* Instructions for the task *
Using the abstract on β-cell function in overweight Latino children, decide whether each statement agrees with it, answering yes or no and quoting the deciding words. 1. The children with impaired fasting glucose had a different body composition from those with normal fasting glucose. 2. Insulin sensitivity was a significant predictor of fasting blood glucose. 3. The children studied were 8 to 13 years old and had a family history of type 2 diabetes.

Decreased β-Cell Function in Overweight Latino Children With Impaired Fasting Glucose

Abstract

OBJECTIVE—To determine whether overweight Latino children with impaired fasting glucose (IFG) (≥100 mg/dl) have increased insulin resistance or decreased β-cell function compared with those with normal fasting glucose (NFG). RESEARCH DESIGN AND METHODS—We studied 207 healthy overweight Latino children, aged 8–13 years, with a family history of type 2 diabetes. Fasting and 2-h glucose and insulin were assessed by oral glucose tolerance test. Insulin sensitivity (Si), the acute insulin response to glucose (AIRg), and the disposition index (DI; an index of β-cell function) were determined using the insulin-modified intravenous glucose tolerance test and minimal modeling. Body composition was determined by dual-energy X-ray absorptiometry. RESULTS—There were no differences in body composition between NFG (n = 182) and IFG (n = 25) children. Compared with children with NFG, children with IFG had higher fasting and 2-h glucose values and higher fasting insulin. After adjusting for covariates, children with IFG had no difference in Si but 15% lower DI than NFG children (2,224 ± 210 vs. 2,613 ± 76, P < 0.05). Multivariate linear regression showed that AIRg and DI, but not Si, were significant predictors of fasting blood glucose. CONCLUSIONS—In overweight Latino adolescents with a family history of type 2 diabetes, IFG is associated with impaired β-cell function and therefore may identify children likely to be at risk for progression to type 2 diabetes. The actual risk of progression of IFG to type 2 diabetes remains to be determined by prospective longitudinal studies.

* Supplied records *
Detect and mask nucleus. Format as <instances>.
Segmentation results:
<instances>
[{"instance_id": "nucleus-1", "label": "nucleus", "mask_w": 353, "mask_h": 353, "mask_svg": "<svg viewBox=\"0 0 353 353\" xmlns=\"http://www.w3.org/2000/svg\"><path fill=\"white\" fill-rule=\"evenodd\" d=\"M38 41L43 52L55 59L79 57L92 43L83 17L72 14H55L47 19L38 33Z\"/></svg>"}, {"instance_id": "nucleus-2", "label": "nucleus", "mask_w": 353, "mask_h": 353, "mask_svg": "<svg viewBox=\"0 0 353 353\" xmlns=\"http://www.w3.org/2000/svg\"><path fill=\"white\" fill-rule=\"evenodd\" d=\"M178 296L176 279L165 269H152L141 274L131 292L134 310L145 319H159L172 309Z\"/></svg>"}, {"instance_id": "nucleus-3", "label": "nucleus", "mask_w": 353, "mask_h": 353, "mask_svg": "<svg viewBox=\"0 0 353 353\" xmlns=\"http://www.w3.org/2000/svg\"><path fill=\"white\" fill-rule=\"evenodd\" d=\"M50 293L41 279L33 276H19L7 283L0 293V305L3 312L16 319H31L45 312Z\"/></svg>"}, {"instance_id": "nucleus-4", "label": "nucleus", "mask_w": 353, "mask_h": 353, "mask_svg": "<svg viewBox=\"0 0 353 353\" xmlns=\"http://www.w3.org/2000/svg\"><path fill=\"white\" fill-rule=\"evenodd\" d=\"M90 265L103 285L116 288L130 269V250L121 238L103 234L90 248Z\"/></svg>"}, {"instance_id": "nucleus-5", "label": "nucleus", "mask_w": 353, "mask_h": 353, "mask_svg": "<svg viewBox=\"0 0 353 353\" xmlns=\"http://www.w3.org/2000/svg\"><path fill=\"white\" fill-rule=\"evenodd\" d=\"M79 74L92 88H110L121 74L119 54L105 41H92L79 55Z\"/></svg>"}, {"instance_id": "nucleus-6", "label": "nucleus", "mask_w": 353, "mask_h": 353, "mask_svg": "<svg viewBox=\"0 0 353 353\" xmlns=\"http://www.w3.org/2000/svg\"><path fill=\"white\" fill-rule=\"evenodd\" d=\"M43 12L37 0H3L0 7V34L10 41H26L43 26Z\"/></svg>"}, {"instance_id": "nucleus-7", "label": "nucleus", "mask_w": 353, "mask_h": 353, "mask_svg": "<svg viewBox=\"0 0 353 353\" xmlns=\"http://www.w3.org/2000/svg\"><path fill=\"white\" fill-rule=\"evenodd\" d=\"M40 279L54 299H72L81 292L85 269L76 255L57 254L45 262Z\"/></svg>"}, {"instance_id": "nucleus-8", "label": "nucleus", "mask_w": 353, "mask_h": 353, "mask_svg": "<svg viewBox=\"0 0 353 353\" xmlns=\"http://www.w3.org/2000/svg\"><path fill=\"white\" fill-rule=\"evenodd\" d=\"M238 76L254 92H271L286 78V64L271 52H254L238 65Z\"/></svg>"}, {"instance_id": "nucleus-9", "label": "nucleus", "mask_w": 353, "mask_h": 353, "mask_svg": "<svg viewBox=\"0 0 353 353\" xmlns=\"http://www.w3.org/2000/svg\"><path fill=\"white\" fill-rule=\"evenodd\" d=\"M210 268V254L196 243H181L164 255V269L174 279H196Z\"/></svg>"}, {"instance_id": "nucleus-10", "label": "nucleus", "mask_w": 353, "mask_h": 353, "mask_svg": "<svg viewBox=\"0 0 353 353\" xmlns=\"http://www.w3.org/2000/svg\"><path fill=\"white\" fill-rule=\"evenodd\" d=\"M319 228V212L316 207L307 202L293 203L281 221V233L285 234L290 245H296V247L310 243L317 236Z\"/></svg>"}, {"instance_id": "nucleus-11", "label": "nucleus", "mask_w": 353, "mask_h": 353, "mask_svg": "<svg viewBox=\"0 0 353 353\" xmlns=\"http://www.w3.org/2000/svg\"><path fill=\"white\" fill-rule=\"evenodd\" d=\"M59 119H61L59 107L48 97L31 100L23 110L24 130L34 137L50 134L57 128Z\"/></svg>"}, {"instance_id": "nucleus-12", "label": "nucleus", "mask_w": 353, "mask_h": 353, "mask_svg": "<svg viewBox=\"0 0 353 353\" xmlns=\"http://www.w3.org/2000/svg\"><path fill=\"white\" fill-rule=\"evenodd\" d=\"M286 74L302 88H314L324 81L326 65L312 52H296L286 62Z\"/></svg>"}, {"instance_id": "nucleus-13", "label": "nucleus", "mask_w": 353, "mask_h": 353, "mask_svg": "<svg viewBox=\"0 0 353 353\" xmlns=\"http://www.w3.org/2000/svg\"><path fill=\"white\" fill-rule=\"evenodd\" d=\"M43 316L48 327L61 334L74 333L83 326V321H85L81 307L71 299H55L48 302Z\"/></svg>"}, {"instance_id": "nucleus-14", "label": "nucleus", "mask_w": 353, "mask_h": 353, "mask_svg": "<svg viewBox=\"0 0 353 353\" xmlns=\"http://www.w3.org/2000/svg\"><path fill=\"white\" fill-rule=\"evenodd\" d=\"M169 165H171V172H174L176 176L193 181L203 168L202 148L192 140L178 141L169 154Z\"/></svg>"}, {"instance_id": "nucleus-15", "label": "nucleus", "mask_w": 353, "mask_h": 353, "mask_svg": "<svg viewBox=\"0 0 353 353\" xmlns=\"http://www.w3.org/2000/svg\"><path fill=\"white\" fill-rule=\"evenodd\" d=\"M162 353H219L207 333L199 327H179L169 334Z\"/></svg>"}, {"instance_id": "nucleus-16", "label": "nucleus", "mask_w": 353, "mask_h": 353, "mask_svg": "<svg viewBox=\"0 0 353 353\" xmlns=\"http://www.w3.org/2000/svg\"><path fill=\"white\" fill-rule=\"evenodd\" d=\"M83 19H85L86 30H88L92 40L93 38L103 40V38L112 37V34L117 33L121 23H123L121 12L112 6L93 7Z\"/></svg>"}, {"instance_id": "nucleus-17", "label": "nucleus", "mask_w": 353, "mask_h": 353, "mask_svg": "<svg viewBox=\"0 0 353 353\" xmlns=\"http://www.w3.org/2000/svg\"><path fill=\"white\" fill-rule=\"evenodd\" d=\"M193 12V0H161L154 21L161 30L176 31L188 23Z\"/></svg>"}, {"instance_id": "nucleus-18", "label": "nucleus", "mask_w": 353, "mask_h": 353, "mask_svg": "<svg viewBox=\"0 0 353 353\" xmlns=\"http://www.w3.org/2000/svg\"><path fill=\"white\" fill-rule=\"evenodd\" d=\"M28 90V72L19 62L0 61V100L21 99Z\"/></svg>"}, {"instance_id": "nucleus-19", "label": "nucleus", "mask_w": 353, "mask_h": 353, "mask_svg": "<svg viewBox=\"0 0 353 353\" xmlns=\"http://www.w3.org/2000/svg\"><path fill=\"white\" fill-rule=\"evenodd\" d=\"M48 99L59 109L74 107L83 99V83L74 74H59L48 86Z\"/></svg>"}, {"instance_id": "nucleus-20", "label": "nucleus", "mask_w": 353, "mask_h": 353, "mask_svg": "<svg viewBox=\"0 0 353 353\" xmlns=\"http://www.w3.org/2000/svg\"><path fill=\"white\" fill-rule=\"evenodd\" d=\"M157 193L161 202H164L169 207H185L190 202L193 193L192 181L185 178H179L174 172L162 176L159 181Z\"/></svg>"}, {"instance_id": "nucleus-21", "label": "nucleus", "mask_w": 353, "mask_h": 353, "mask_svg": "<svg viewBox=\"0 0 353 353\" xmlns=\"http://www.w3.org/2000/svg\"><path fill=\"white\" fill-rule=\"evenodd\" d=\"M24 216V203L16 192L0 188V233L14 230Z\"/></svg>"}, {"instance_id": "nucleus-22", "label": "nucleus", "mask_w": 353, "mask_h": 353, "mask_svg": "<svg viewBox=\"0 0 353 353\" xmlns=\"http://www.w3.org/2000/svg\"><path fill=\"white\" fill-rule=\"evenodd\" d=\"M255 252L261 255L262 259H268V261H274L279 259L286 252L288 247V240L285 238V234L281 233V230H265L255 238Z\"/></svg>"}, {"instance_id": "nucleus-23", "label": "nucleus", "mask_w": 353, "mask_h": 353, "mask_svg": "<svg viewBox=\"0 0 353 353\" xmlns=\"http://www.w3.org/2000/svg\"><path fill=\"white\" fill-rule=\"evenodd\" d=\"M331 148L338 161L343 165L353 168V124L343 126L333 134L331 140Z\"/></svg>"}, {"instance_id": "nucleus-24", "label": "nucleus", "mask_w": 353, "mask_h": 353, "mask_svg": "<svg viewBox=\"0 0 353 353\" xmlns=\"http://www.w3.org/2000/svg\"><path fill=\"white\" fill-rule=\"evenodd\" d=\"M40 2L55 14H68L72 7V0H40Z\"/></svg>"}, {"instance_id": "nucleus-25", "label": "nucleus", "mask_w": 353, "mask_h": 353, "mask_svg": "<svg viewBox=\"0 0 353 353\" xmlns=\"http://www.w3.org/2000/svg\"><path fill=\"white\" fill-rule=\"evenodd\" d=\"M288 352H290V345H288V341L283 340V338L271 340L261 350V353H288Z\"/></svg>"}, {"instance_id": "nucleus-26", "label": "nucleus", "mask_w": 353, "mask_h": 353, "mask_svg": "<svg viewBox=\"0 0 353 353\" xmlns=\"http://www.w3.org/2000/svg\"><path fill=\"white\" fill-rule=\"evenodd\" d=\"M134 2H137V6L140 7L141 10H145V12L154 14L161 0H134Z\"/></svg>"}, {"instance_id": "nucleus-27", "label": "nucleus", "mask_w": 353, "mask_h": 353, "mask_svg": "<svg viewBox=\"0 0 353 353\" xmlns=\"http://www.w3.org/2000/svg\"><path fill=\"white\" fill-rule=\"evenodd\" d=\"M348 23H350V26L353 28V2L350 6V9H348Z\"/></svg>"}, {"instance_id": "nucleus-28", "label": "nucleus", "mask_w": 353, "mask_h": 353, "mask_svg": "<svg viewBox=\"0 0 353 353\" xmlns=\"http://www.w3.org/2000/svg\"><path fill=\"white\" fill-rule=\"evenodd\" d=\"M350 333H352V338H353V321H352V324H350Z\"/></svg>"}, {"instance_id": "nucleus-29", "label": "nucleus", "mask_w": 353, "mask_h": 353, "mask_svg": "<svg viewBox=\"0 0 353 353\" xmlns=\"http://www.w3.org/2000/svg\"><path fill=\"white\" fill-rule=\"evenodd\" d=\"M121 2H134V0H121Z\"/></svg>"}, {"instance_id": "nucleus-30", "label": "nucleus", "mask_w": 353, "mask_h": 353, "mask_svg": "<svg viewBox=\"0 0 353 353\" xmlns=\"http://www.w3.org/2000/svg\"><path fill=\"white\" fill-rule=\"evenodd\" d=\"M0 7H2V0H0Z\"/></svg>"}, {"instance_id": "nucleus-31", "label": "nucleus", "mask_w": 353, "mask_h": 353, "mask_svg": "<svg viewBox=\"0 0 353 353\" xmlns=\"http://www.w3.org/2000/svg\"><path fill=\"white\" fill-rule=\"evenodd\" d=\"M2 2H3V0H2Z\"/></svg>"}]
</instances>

* Task result *
1. No: "There were no differences in body composition between NFG (n = 182) and IFG (n = 25) children."
2. No: "AIRg and DI, but not Si, were significant predictors of fasting blood glucose."
3. Yes: "aged 8–13 years, with a family history of type 2 diabetes"